To do:
In the exhibition page on Nick Fox, which Francis Picabia painting is his work Bloom paired with?

Reading text:
MOCA
  • Exhibitions
  • Web Exhibitions
  • External Projects
  • Focus (Zoom)
  • Publications
  • About
  • Links
  • Contact
  • Exhibitions
  • Web Exhibitions
  • External Projects
  • Focus (Zoom)
  • Publications
  • About
  • Links
  • Contact
Search

Unveiled - Nick Fox 
5 February - 4 March 2006



​Fox’s new paintings at the Royal Academy Schools Gallery, Hornsey and installation at Museum of Contemporary Art London marked the start of a new curatorial program that couples younger artists with historical artists or those who have already established an international reputation. It is our intention to place their work in context with other artists whose concerns are similar, even if their treatments are markedly different, contrasting their work, as well as highlighting links between. 

Nick Fox’s work looks at the Arcadian idyll through contemporary eyes and his work, like Picabia’s erotic output is at once familiar and disturbing. Seeing his work Bloom paired with Femme aux perles by Francis Picabia allows the links (visual, painterly, and in terms of content) to emerge. While Picabia’s work is centred on the heterosexual, and Fox’s on the homoerotic, by placing the works together viewers can see the universality of the erotic impulse.

Fox’s work stems from what would appear to be a decorative painterly tradition. On closer inspection, many of Fox’s images, which at first seem floral, prove to be highly erotic, as in Picabia’s Saint Sébastien (1929) or Salomé (1930) where dense layers of drawing compete for the viewer’s gaze. Fox uses the decorative structure of repeated pattern as a device both to camouflage the suggested narrative as well as acting as subtle metaphors of desire. Closer examination of the seductive surface unveils the concealed narrative. Nude figures emerge from thickets of trees or flowers, in patterns that swirl throughout the painterly surface suggesting unfolding narratives of fantasy. Fox’s Embrace also evokes the overtly erotic Picabia’s of the early 1940’s including Femmes au bull-dog (1941-42) or La blonde au coquelicot (1942).

Collected material:
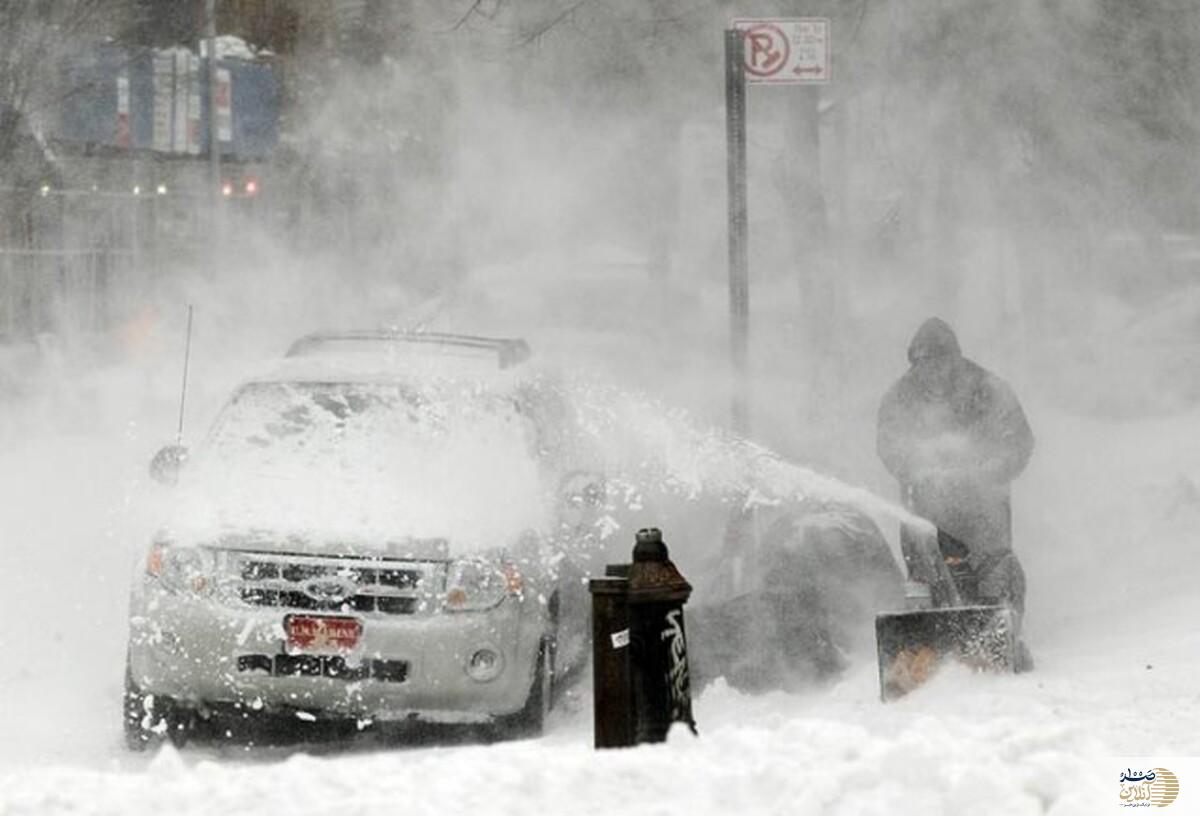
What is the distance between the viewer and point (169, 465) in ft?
25.8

Written answer:
Femme aux perles